# Tour vs Path in graph theroy

English is not my mother tongue so I don´t know exactly wich is the difference between a tour and path in graphs theory context. I think that in both cases it is a way throught various vertex or points. Is this correct?

• Usually, a path connects two vertices without repeat. A tour goes though all vertices. Aug 22, 2017 at 14:53
• So the difference is if vertices are repeated?
– Ixer
Aug 22, 2017 at 15:10
• All vertices -- tour. Some vertices -- path. Neither repeats a vertex. Aug 22, 2017 at 15:11
• Seems that a tour is a clycle according to this phrase in wikipedia :"A Hamiltonian cycle, Hamiltonian circuit, vertex tour or graph cycle is a cycle that visits each vertex exactly once (except for the vertex that is both the start and end, which is visited twice)." Is this incorrect in wikipedia?
– Ixer
Aug 22, 2017 at 15:40

Walk - A sequence of vertices and edges, where the edges connect the adjacent vertices in the sequence

Tour - a walk with no repeated edges

Path - a walk with no repeated vertices

Source: CS 70 MT1 Review Spring 2018 @ UC Berkeley

• can you link to the cs70 review?
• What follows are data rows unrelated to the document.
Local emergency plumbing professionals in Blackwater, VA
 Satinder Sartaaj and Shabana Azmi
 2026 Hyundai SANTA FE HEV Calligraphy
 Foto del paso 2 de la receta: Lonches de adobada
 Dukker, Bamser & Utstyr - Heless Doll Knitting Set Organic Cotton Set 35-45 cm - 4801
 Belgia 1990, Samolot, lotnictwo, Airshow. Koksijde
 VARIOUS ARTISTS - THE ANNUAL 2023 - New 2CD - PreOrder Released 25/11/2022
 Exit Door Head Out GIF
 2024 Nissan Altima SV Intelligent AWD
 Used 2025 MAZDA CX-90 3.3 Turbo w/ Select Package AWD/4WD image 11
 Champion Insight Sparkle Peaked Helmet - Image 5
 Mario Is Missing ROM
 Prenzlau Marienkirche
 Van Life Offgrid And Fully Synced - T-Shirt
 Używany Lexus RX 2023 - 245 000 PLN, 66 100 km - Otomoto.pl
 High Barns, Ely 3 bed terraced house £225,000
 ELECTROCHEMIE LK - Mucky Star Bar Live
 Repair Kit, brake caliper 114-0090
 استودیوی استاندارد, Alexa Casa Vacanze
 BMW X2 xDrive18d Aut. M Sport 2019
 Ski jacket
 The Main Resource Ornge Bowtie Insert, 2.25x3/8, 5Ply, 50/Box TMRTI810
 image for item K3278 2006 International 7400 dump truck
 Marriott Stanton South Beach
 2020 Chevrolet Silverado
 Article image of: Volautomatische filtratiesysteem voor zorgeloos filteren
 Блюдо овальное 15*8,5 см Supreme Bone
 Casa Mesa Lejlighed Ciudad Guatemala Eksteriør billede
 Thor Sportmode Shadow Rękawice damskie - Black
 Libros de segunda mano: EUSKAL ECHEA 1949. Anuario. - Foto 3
Sep 7, 2020 at 22:55

A path is a walk with no repeated vertices.

A trail is a walk with no repeated edges.

A tour is a walk that visits every vertex returning to its starting vertex. A tour could visit some vertices more than once. If you visit them exactly once, then the tour is a Hamiltonian cycle.

A cycle is a walk in which the end vertex is the same as the start vertex and no other vertex is visited more than once.